* Stored data entries *
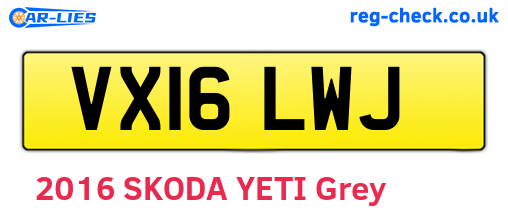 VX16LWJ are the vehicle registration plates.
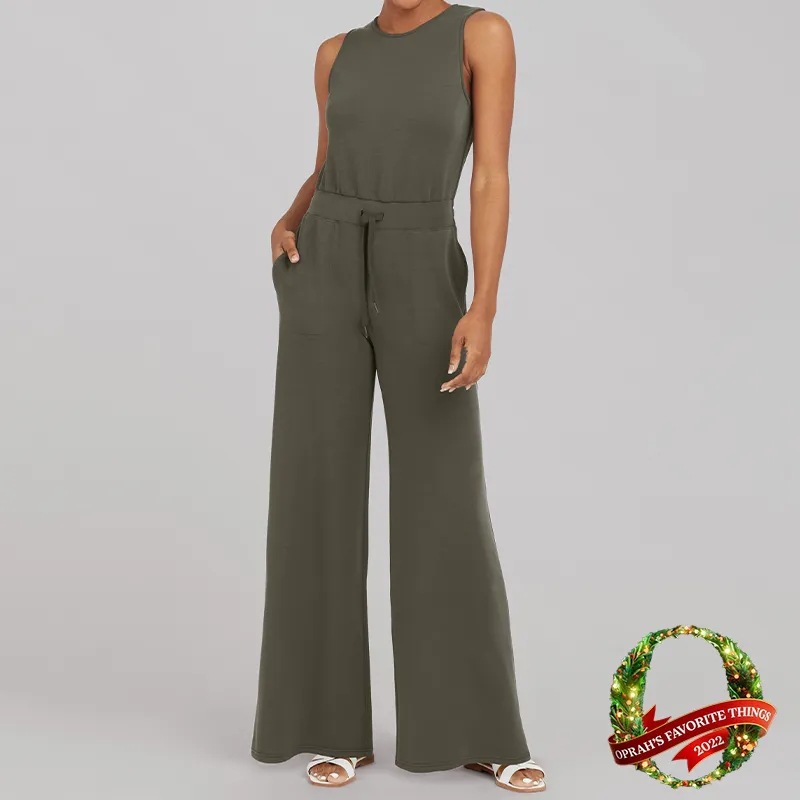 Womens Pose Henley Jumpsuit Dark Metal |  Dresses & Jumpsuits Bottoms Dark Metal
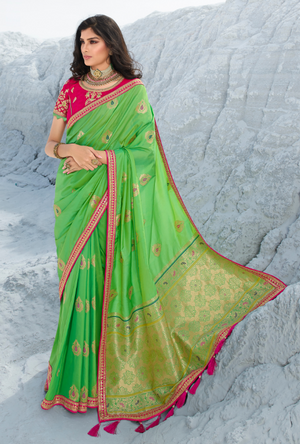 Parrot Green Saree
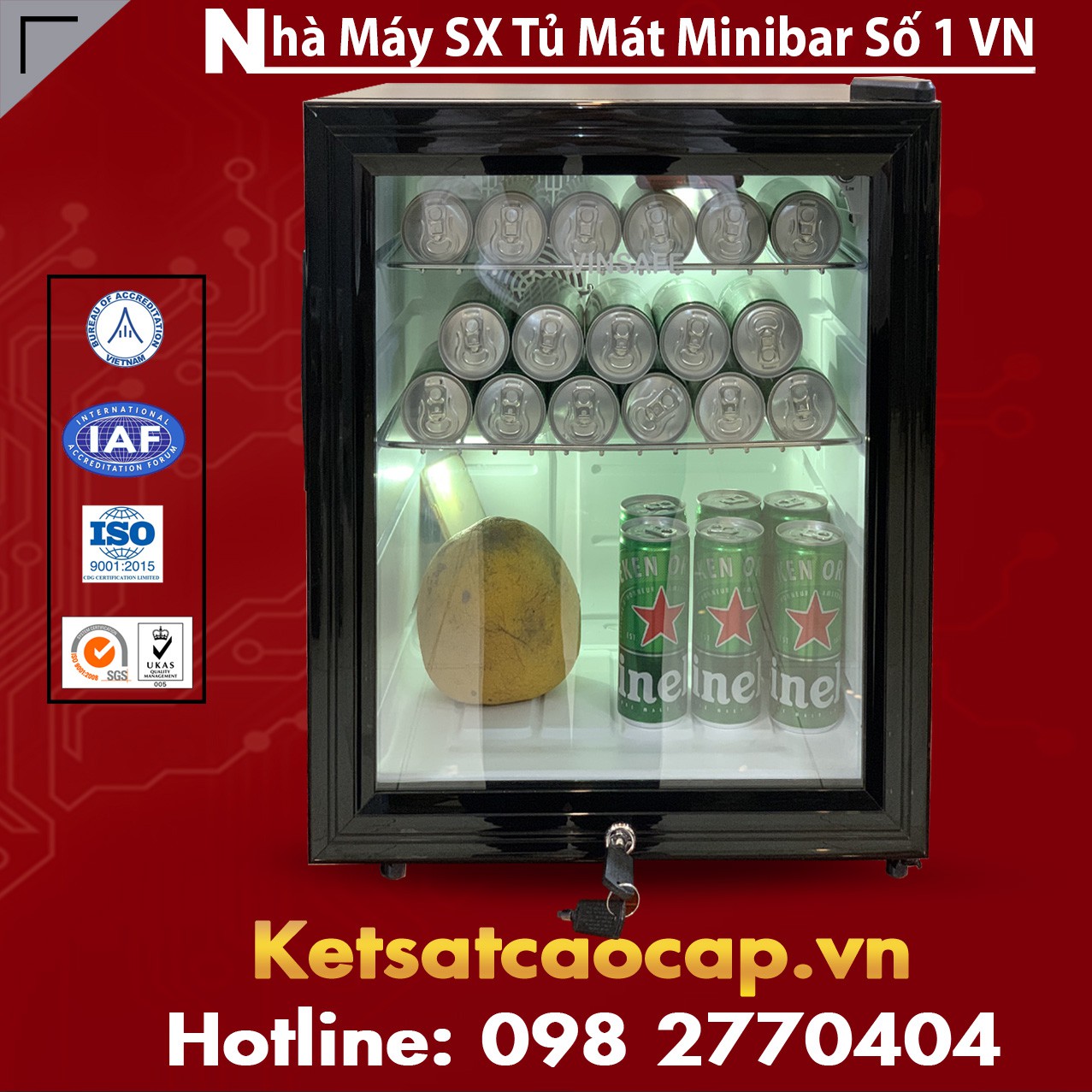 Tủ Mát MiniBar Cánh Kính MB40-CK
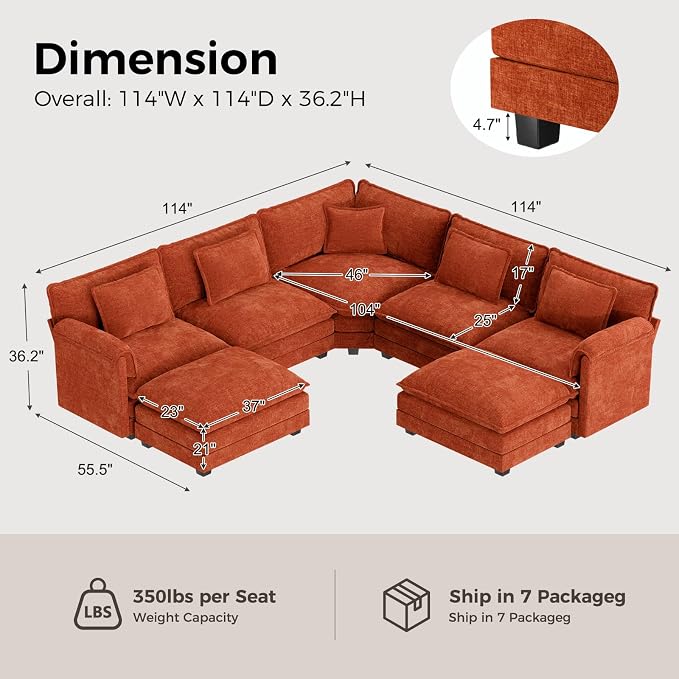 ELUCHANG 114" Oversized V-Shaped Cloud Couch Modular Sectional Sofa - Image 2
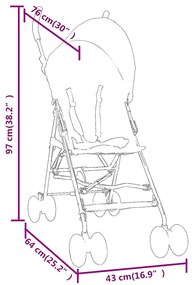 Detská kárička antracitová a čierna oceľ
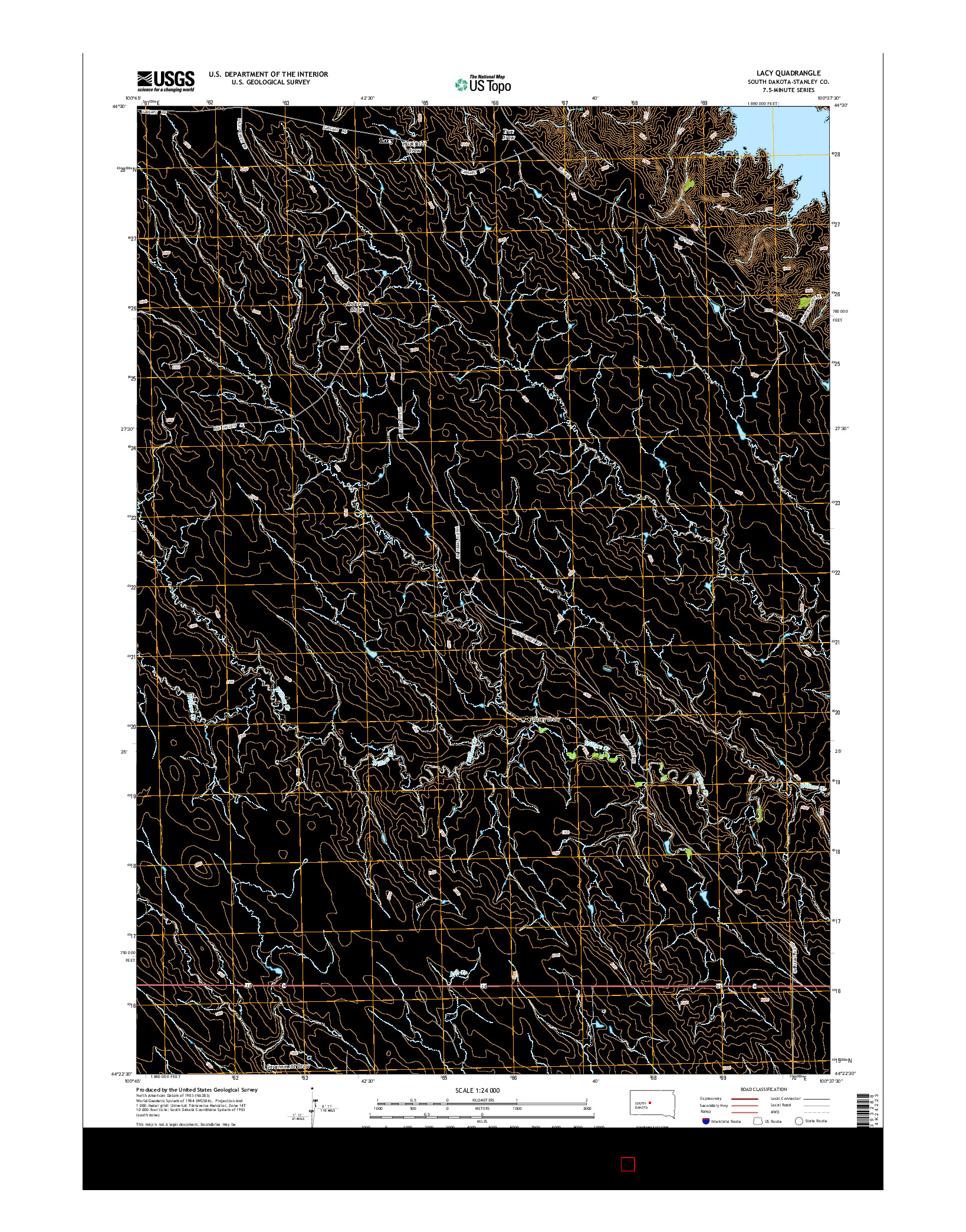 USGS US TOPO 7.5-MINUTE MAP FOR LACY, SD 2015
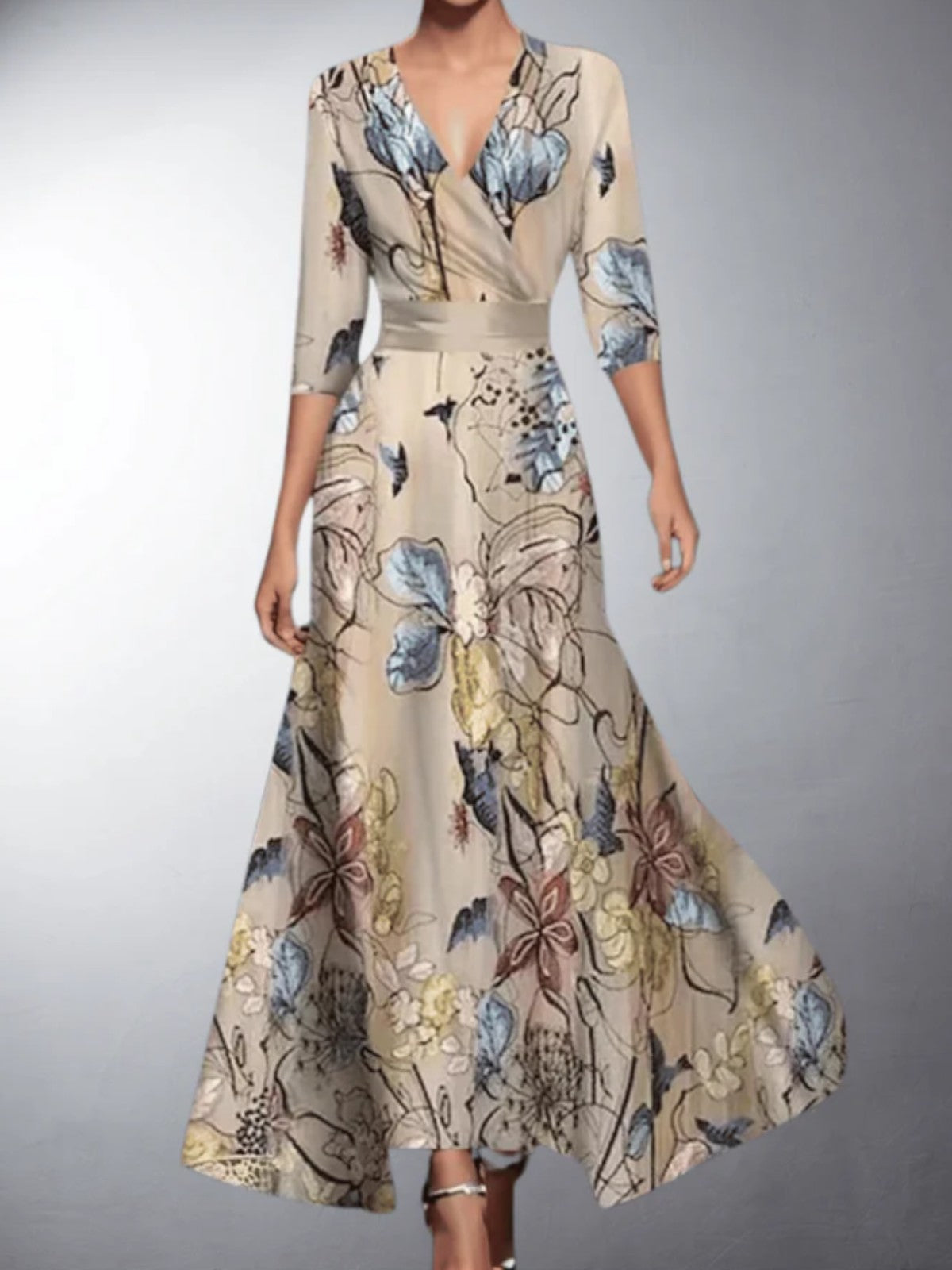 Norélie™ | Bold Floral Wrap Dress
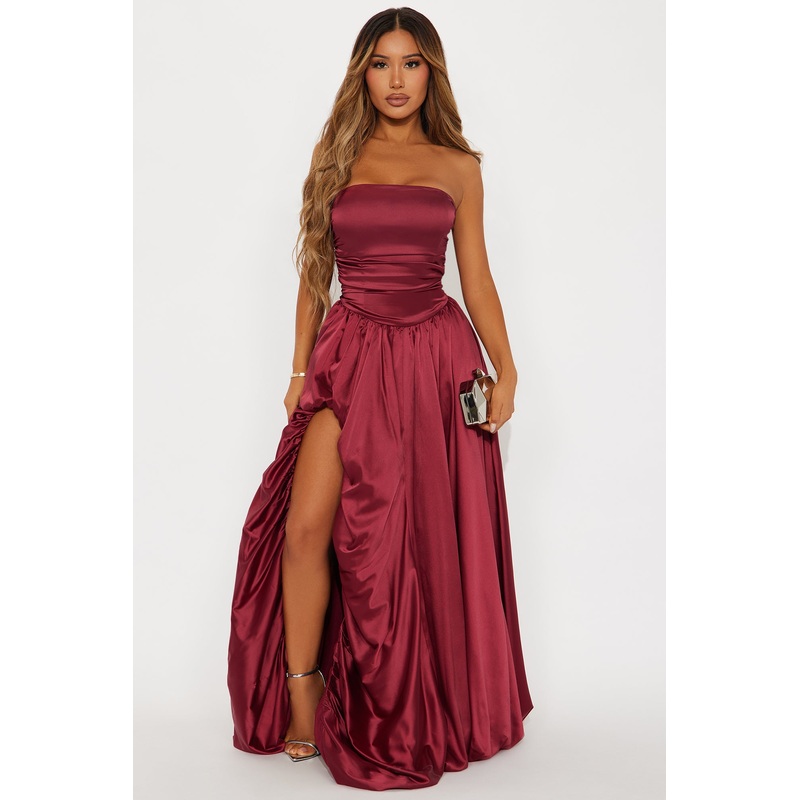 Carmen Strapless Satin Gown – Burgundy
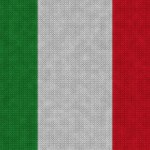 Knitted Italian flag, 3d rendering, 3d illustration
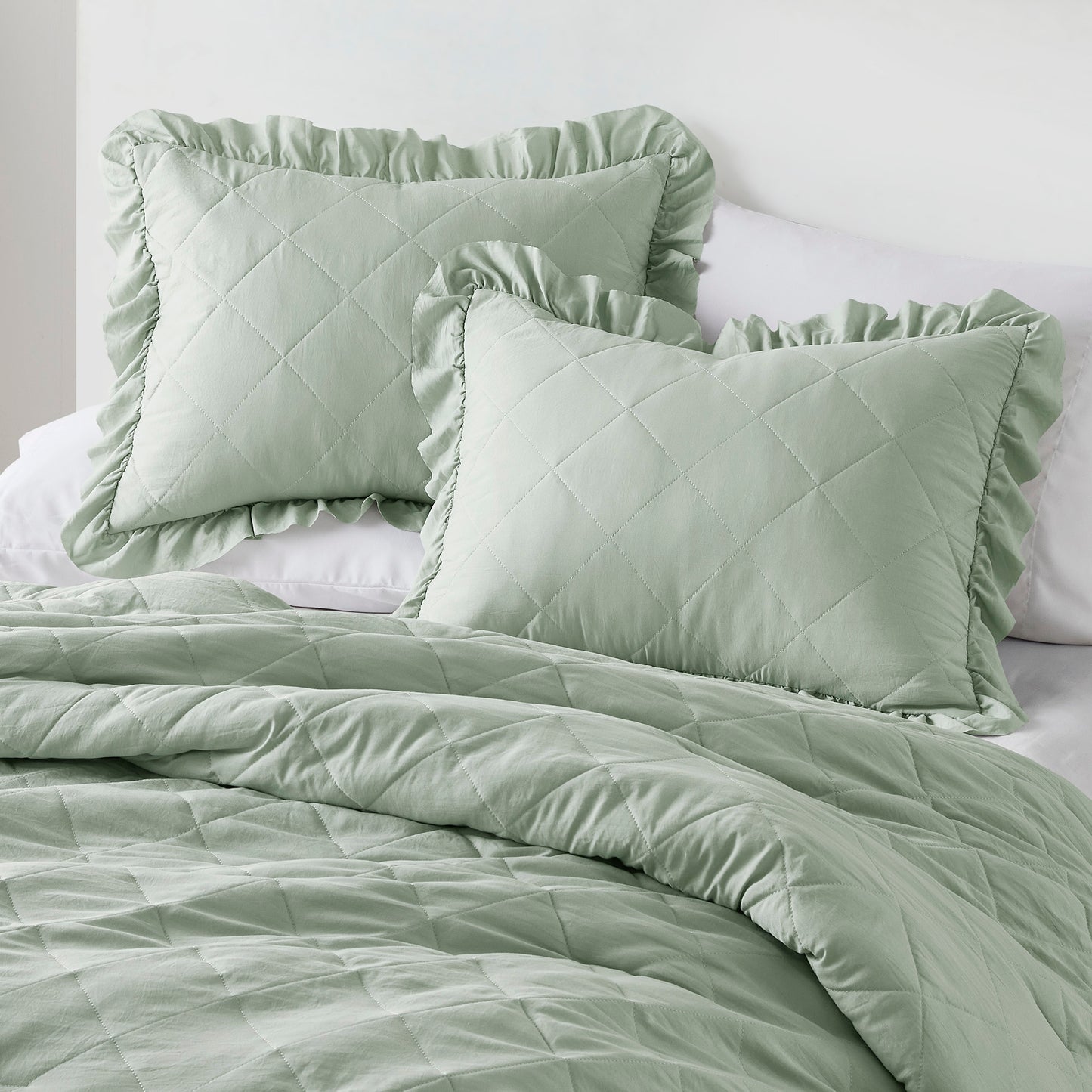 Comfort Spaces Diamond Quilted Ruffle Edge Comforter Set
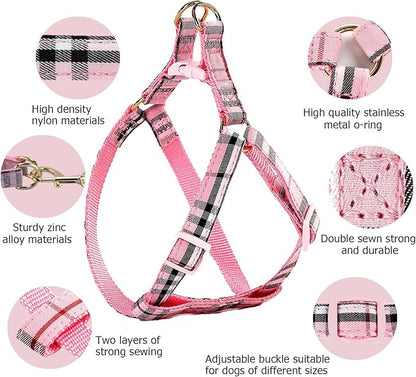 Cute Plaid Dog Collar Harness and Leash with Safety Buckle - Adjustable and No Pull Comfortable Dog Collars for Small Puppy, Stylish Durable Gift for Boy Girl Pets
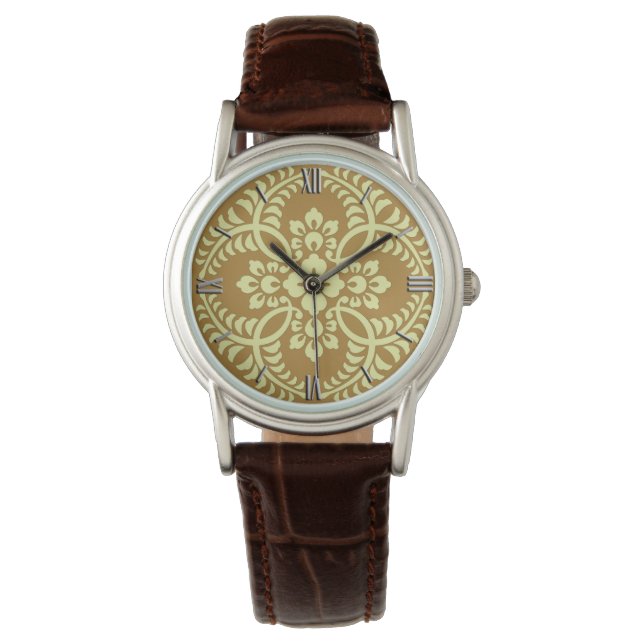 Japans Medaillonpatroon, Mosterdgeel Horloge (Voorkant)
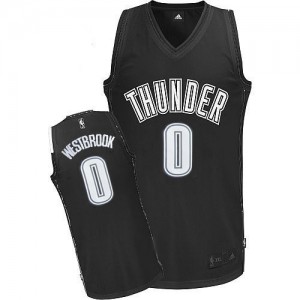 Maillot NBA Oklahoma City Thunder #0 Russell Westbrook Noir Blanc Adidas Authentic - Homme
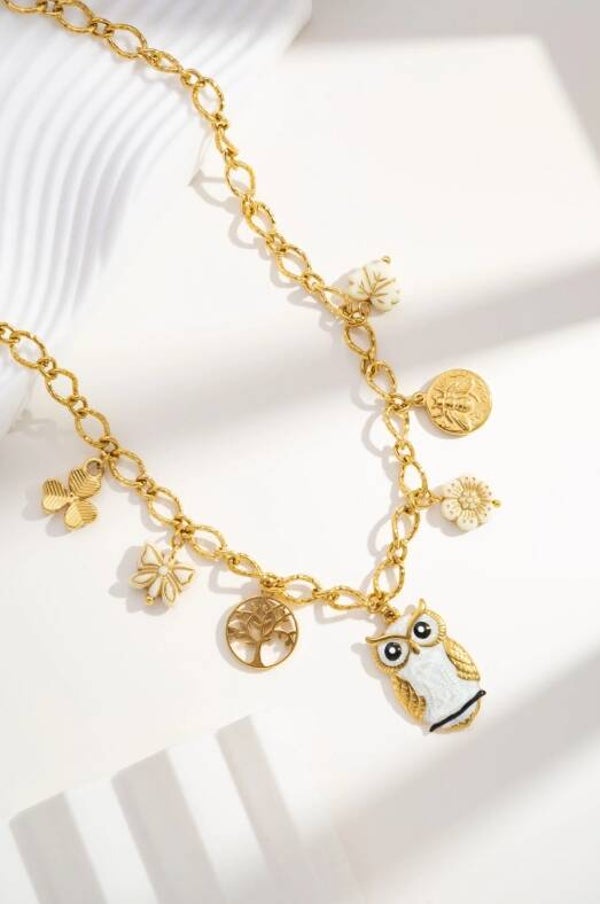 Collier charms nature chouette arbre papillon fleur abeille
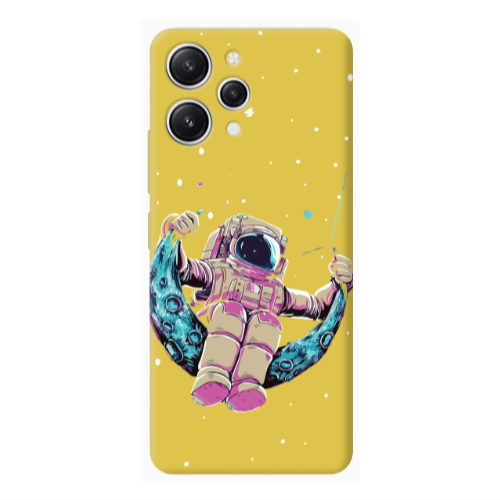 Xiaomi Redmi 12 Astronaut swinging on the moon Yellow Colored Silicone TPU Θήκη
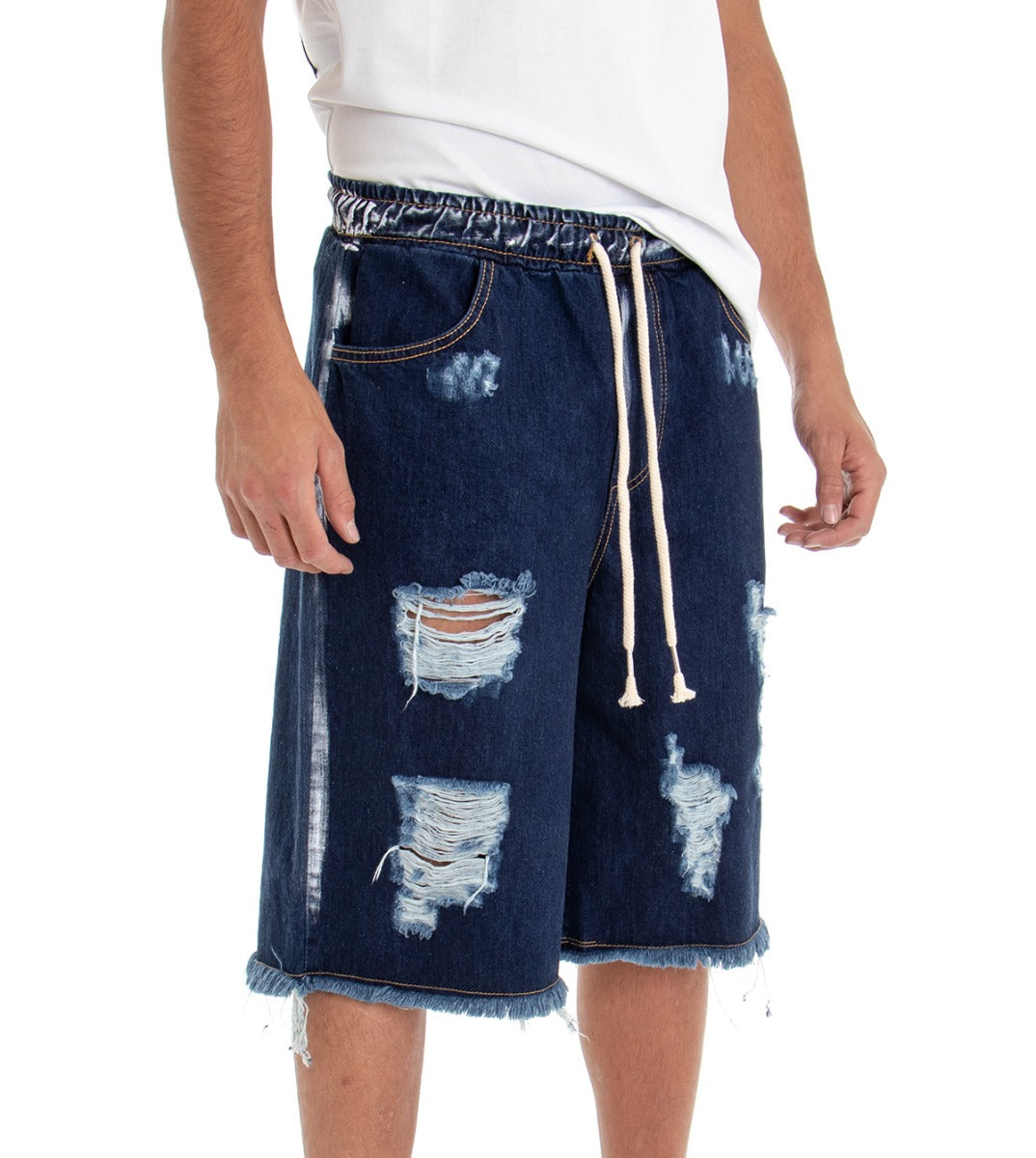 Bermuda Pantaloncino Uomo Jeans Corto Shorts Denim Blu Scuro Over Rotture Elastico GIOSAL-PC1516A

* Task to complete *
Retype the material word for word, starting with its first line and ending after the line that contains "Comfort Spaces Diamond". Leave the pictures out of your answer.

* Solution for this exercise *
 VX16LWJ are the vehicle registration plates.
 Womens Pose Henley Jumpsuit Dark Metal |  Dresses & Jumpsuits Bottoms Dark Metal
 Parrot Green Saree
 Tủ Mát MiniBar Cánh Kính MB40-CK
 ELUCHANG 114" Oversized V-Shaped Cloud Couch Modular Sectional Sofa - Image 2
 Detská kárička antracitová a čierna oceľ
 USGS US TOPO 7.5-MINUTE MAP FOR LACY, SD 2015
 Norélie™ | Bold Floral Wrap Dress
 Carmen Strapless Satin Gown – Burgundy
 Knitted Italian flag, 3d rendering, 3d illustration
 Comfort Spaces Diamond Quilted Ruffle Edge Comforter Set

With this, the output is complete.